* **Listed entries**
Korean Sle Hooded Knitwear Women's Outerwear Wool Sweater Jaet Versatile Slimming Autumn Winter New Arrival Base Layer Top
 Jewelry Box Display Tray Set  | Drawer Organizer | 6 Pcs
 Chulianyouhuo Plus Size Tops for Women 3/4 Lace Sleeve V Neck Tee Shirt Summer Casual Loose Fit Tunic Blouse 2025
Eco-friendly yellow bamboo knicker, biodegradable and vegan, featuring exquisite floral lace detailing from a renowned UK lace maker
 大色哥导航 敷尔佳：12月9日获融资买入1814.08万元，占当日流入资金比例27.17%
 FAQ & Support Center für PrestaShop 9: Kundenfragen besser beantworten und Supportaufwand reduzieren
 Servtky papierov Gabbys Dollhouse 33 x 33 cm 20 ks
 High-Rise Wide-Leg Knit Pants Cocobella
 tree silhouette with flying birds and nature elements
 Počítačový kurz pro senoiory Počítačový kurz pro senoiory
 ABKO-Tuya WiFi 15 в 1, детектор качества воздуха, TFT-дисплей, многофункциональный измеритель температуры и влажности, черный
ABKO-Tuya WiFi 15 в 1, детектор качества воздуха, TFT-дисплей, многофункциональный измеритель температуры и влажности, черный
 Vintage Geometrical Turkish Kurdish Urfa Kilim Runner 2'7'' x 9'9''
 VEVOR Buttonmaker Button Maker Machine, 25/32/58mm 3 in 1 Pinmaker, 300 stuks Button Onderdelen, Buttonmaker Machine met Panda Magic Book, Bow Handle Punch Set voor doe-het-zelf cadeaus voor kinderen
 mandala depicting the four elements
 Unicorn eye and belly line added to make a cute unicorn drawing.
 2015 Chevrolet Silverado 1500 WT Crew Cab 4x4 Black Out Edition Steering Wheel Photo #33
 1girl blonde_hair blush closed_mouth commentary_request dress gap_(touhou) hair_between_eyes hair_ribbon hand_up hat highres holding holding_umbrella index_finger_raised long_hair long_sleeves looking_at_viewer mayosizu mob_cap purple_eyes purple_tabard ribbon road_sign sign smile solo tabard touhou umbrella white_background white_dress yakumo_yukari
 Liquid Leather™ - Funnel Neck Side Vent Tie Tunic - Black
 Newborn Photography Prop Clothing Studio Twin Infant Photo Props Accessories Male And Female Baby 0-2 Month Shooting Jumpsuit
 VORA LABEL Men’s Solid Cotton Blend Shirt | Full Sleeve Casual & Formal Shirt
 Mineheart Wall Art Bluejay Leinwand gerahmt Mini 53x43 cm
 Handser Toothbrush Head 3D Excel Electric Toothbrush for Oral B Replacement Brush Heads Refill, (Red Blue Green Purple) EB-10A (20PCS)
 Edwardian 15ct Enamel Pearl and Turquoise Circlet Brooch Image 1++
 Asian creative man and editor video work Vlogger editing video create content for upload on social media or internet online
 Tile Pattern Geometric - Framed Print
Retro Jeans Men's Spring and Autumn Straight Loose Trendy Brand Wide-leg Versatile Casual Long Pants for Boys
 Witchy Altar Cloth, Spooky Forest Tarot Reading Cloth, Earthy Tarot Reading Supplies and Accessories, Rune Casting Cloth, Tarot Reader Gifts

* **Action item**
State the number of lines in the preceding entries that include the word "Loose". Provide nothing else.

* **Solved exercise**
2